Uma das maiores necessidades é conseguir políticas de saúde que atendam os egressos, especialmente os dependentes químicos, e de assistência social. "Essas duas políticas a gente já trabalha muito e só vamos ampliar, mas a ideia do escritório é apoiar todas as pessoas, ver se tem alguma política imediatamente que a gente consegue atender", destacou a coordenadora.

A equipe de profissionais já atuava no Patronato e deve ser ampliada. Também contarão com o apoio de estudantes dos cursos de direito e psicologia da Faculdade Pitágoras, como projeto de extensão, e de alunos de um projeto de iniciação científica da UEL (Universidade Estadual de Londrina) na área do serviço social.

Com a ajuda do Conselho da Comunidade de Londrina, o Patronato conseguiu organizar o primeiro curso no Senai, de instalações prediais, direcionado aos egressos do sistema prisional. "Ainda não é do jeito que eu queria porque é uma turma separada para eles, mas é um curso de 100 horas, com diploma do Senai, que dará uma chance de trabalho. Com 20 horas concluídas desse curso, o aluno já consegue pegar pequenos serviços para fazer no bairro dele", apontou Santos. "A gente dá curso aqui, mas o diploma sai como curso do Patronato Penitenciário, o que dificulta muito conseguir trabalho."

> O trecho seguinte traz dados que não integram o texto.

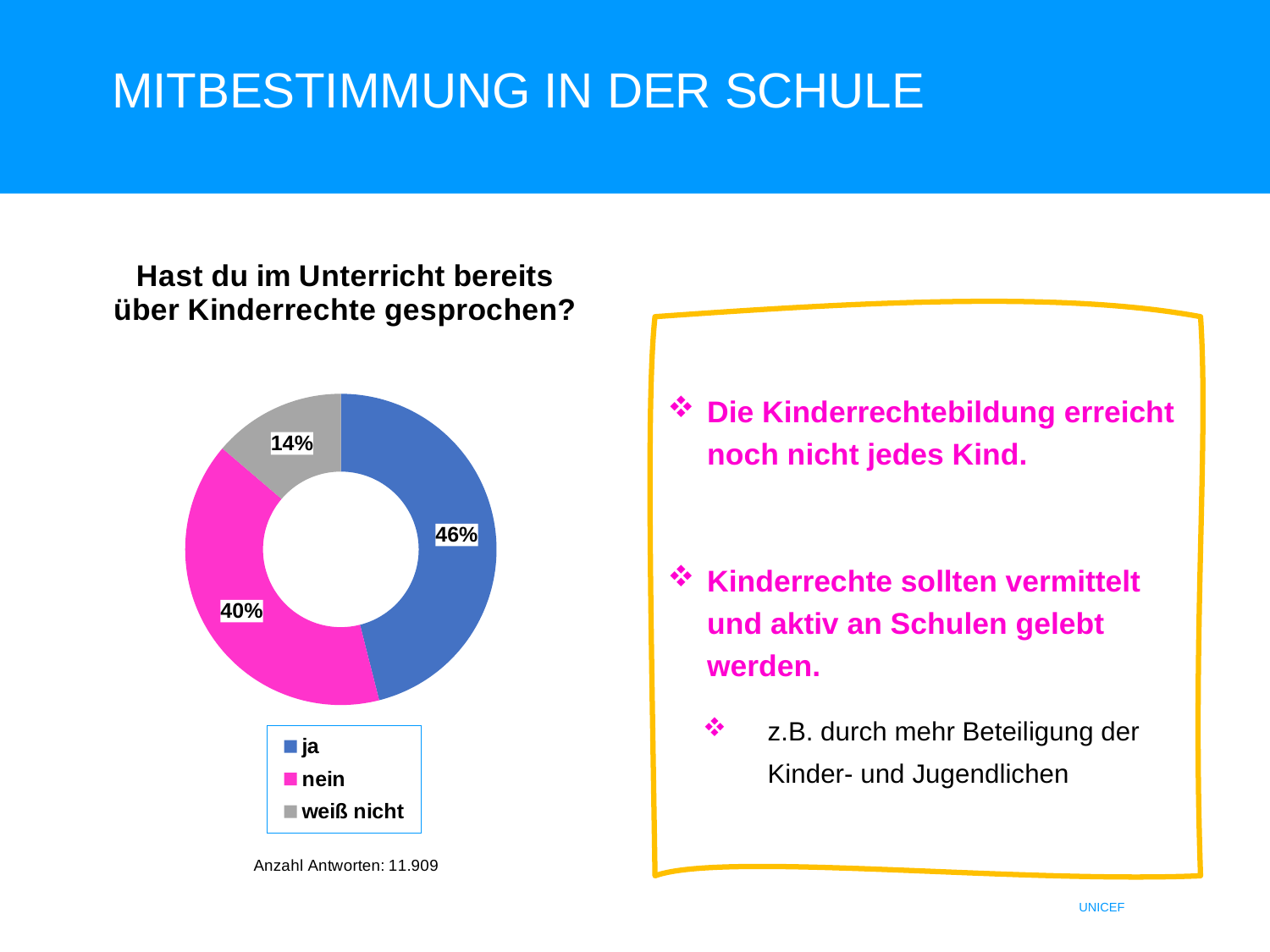
Which answer has the smallest share of the chart? weiß nicht What percentage of respondents answered "ja"? 46% What percentage of respondents answered "nein"? 40% What is the difference in percentage points between "nein" and "weiß nicht"? 26 What colour represents "nein" in the chart? Pink What kind of chart is shown on the slide? Doughnut chart What is the difference in percentage points between "ja" and "nein"? 6 How many categories does the chart show? 3 Which is larger, the share for "ja" or the share for "nein"? ja Which answer has the largest share of the chart? ja What percentage of respondents answered "weiß nicht"? 14% What is the question shown as the chart's title? Hast du im Unterricht bereits über Kinderrechte gesprochen?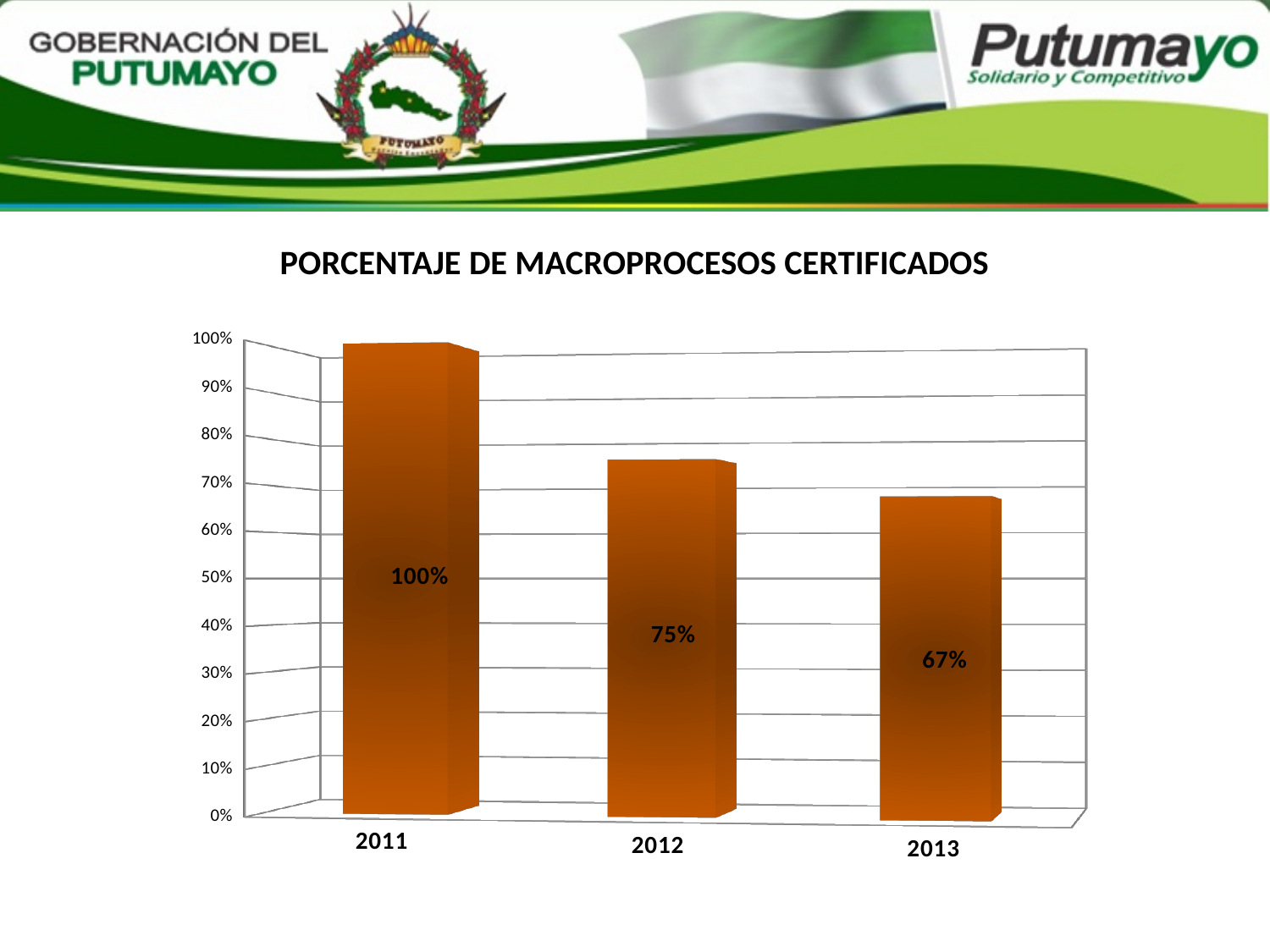
What is the value for 2013? 67% What kind of chart is shown on the slide? bar chart Which is larger, the value for 2012 or the value for 2013? 2012 What is the difference between the values for 2012 and 2013? 8% What is the difference between the values for 2011 and 2013? 33% Do the values rise or fall from 2011 to 2013? fall How many years are shown on the chart? 3 What is the value for 2011? 100% What is the value for 2012? 75% Is the value for 2013 greater or less than 70%? less Which year has the highest percentage of certified macroprocesses? 2011 Which year has the lowest percentage of certified macroprocesses? 2013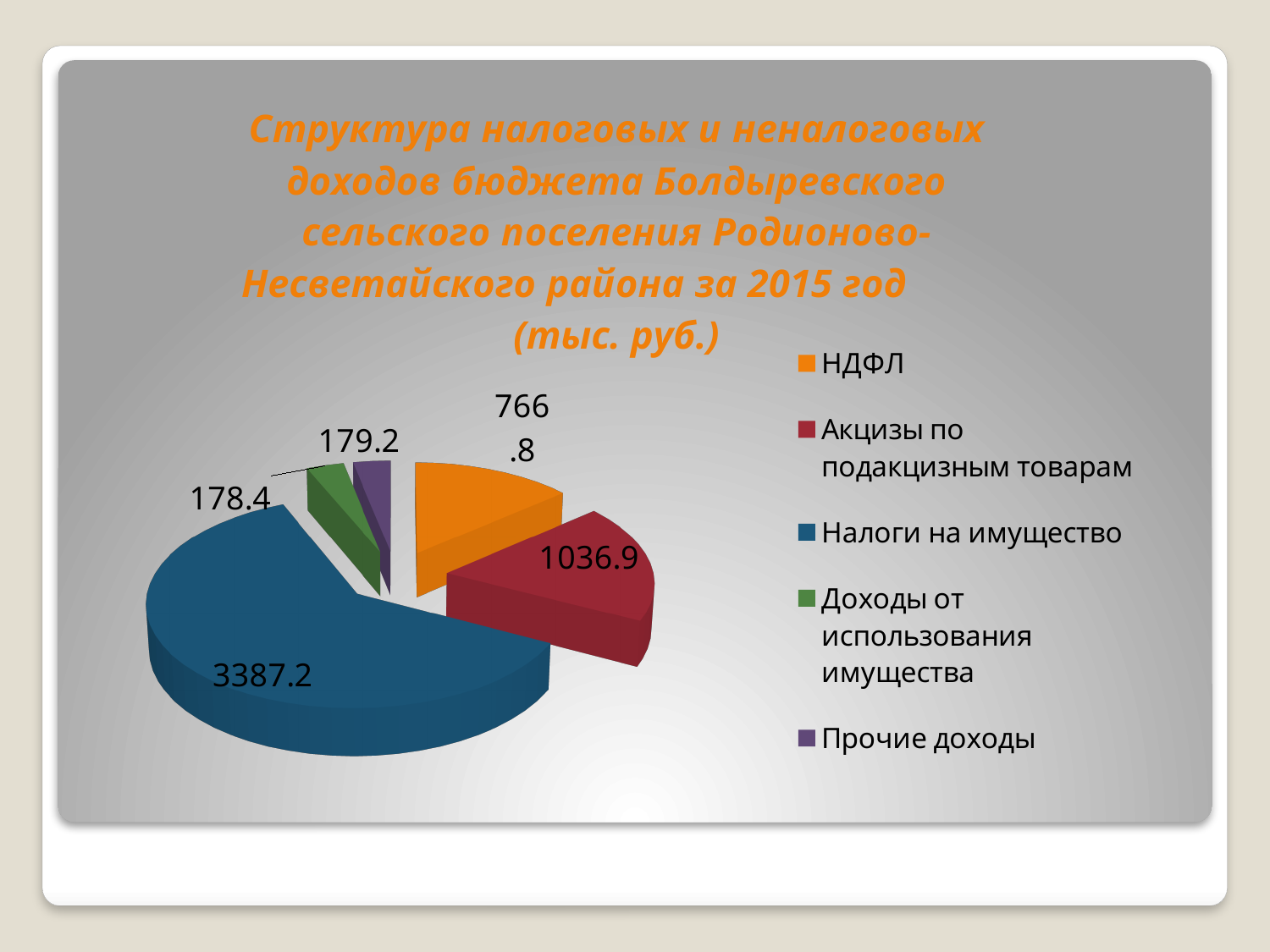
What is the value for Налоги на имущество? 3387.2 What colour is the slice for Налоги на имущество? blue In what units are the values in the chart given, according to the title? тыс. руб. What is the difference between Акцизы по подакцизным товарам and НДФЛ? 270.1 What is the difference between Налоги на имущество and Акцизы по подакцизным товарам? 2350.3 What is the value for НДФЛ? 766.8 What kind of chart is shown on the slide? pie chart Which category has the largest slice of the pie? Налоги на имущество Which is larger, Акцизы по подакцизным товарам or НДФЛ? Акцизы по подакцизным товарам What is the total of all the slices in the pie chart? 5548.5 How many slices does the pie chart have? 5 What is the value for Акцизы по подакцизным товарам? 1036.9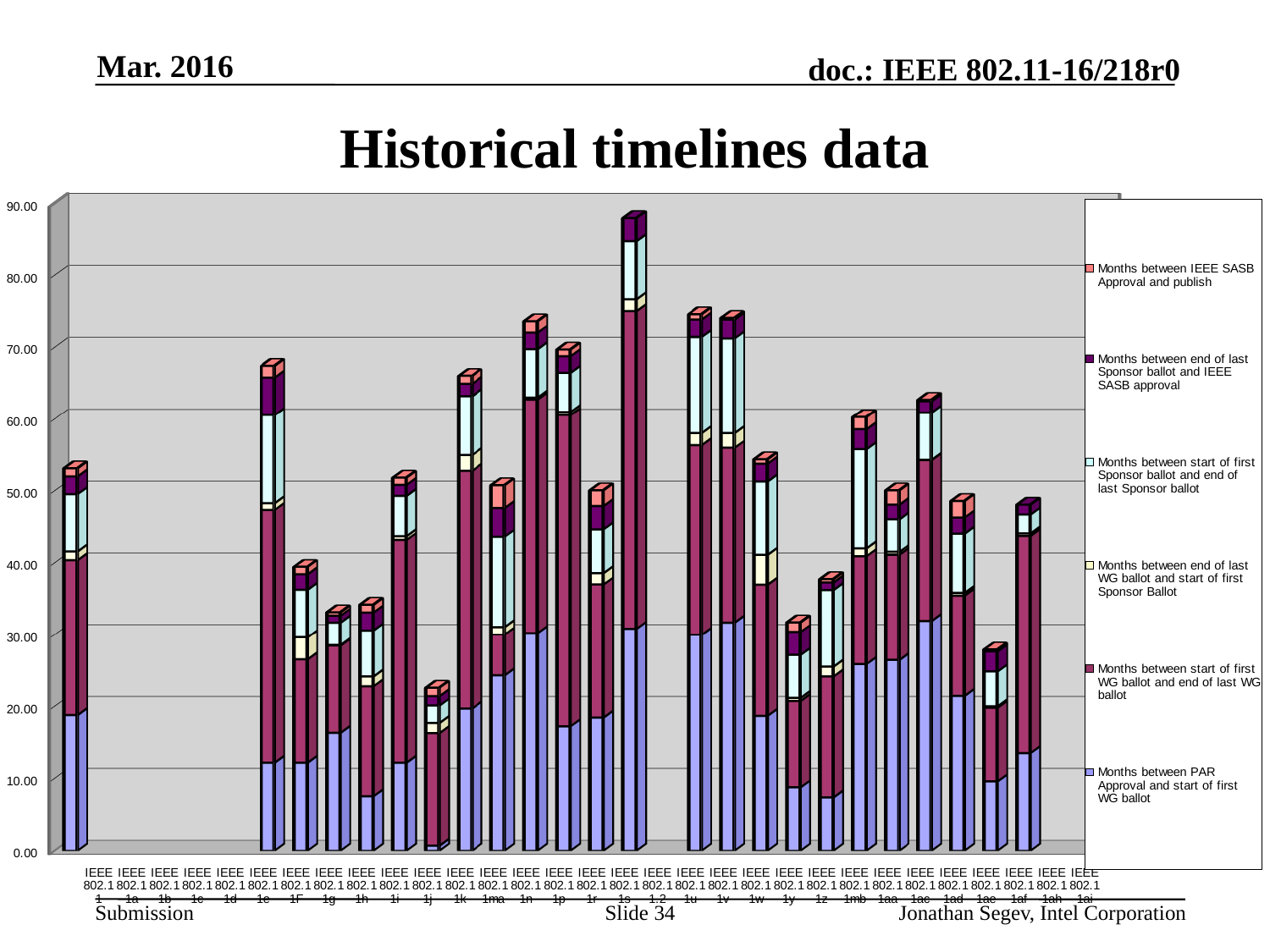
Which series is shown at the bottom of each stacked bar? Months between PAR Approval and start of first WG ballot Among the categories with plotted bars, which has the shortest stacked bar? IEEE 802.1 1j Is the total value for IEEE 802.1 1j greater or less than 30? less What is the first (top) entry in the chart legend? Months between IEEE SASB Approval and publish Which category has the tallest stacked bar? IEEE 802.1 1s How many series does the legend list? 6 Which has the taller stacked bar, IEEE 802.1 1n or IEEE 802.1 1w? IEEE 802.1 1n Is the total value for IEEE 802.1 1s greater or less than 80? greater Is the total value for IEEE 802.1 1e greater or less than 60? greater Which has the taller stacked bar, IEEE 802.1 1e or IEEE 802.1 1f? IEEE 802.1 1e What kind of chart is shown on the slide? Stacked bar chart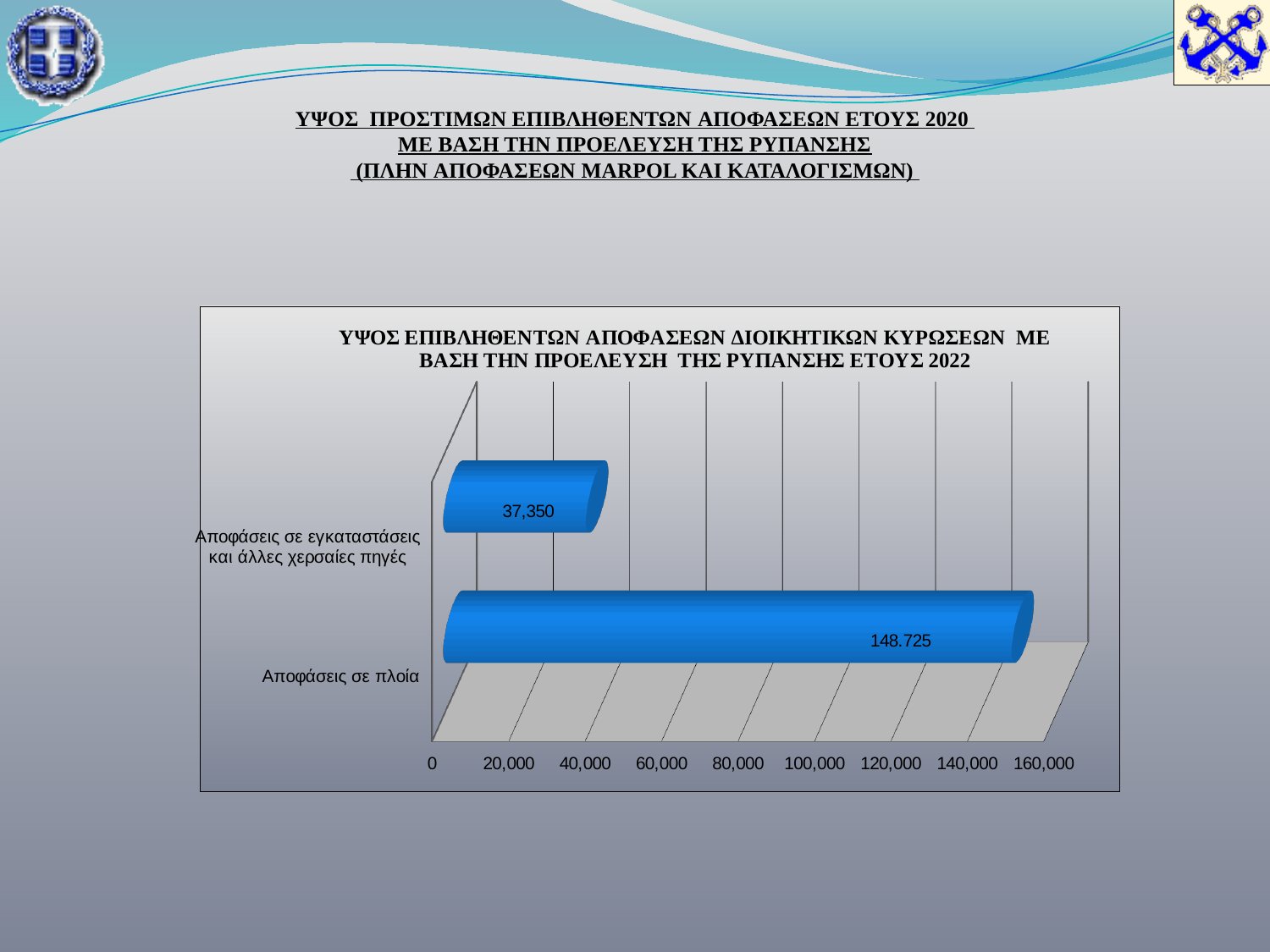
Which category has the lowest value? Αποφάσεις σε εγκαταστάσεις και άλλες χερσαίες πηγές What is the difference between the value for "Αποφάσεις σε πλοία" and the value for "Αποφάσεις σε εγκαταστάσεις και άλλες χερσαίες πηγές"? 111,375 Is the value for "Αποφάσεις σε εγκαταστάσεις και άλλες χερσαίες πηγές" greater or less than 40,000? less What is the value for "Αποφάσεις σε εγκαταστάσεις και άλλες χερσαίες πηγές"? 37,350 Which is larger: the value for "Αποφάσεις σε πλοία" or the value for "Αποφάσεις σε εγκαταστάσεις και άλλες χερσαίες πηγές"? Αποφάσεις σε πλοία What is the title of the chart? ΥΨΟΣ ΕΠΙΒΛΗΘΕΝΤΩΝ ΑΠΟΦΑΣΕΩΝ ΔΙΟΙΚΗΤΙΚΩΝ ΚΥΡΩΣΕΩΝ ΜΕ ΒΑΣΗ ΤΗΝ ΠΡΟΕΛΕΥΣΗ ΤΗΣ ΡΥΠΑΝΣΗΣ ΕΤΟΥΣ 2022 What is the value for "Αποφάσεις σε πλοία"? 148.725 What is the highest value shown on the horizontal axis of the chart? 160,000 How many categories are shown in the chart? 2 What kind of chart is shown on the slide? bar chart Is the value for "Αποφάσεις σε πλοία" greater or less than 140,000? greater Which category has the highest value? Αποφάσεις σε πλοία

"Esse escritório, se funcionar realmente como os olhos das pessoas que estão trazendo esse serviço para cá, vai ser uma fonte de água viva no meio do deserto. A partir do momento em que você coloca seu pé numa unidade prisional, você já se arrepende do que cometeu, mas nem todos têm a oportunidade de consertar aquilo a que se chama de erro", avaliou Gabriel.